[[ Dataset excerpts open ]]

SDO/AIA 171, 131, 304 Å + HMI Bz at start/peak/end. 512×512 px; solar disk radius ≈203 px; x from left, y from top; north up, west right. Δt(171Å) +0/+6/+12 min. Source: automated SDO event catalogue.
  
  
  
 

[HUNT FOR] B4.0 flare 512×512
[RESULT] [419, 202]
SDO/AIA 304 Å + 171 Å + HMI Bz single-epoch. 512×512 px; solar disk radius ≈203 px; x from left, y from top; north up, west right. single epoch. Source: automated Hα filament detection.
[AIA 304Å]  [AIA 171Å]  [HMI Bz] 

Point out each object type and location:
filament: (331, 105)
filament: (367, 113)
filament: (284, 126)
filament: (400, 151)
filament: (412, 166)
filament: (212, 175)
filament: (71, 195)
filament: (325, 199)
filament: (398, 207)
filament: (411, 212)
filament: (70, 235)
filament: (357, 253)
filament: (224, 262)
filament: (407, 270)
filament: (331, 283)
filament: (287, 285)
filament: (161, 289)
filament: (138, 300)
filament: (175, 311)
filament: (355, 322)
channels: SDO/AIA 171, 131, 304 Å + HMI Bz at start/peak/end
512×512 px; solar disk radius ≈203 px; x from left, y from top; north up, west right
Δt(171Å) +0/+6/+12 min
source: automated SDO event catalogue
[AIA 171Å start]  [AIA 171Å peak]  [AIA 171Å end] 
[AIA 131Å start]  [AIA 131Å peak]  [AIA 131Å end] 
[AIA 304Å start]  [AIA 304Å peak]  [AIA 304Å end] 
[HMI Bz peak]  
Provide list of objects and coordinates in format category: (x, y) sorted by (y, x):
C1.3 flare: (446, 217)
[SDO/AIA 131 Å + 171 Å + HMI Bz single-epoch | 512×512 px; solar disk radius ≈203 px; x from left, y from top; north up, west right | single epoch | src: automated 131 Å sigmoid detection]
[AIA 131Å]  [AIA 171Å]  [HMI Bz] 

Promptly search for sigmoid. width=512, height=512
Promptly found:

[[ Dataset excerpts closed ]]

Task statement: For this exercise, copy the lines from the one that contains "[AIA 131Å start]" through the last line of the records, exactly and only those.

Written solution:
[AIA 131Å start]  [AIA 131Å peak]  [AIA 131Å end] 
[AIA 304Å start]  [AIA 304Å peak]  [AIA 304Å end] 
[HMI Bz peak]  
Provide list of objects and coordinates in format category: (x, y) sorted by (y, x):
C1.3 flare: (446, 217)
[SDO/AIA 131 Å + 171 Å + HMI Bz single-epoch | 512×512 px; solar disk radius ≈203 px; x from left, y from top; north up, west right | single epoch | src: automated 131 Å sigmoid detection]
[AIA 131Å]  [AIA 171Å]  [HMI Bz] 

Promptly search for sigmoid. width=512, height=512
Promptly found:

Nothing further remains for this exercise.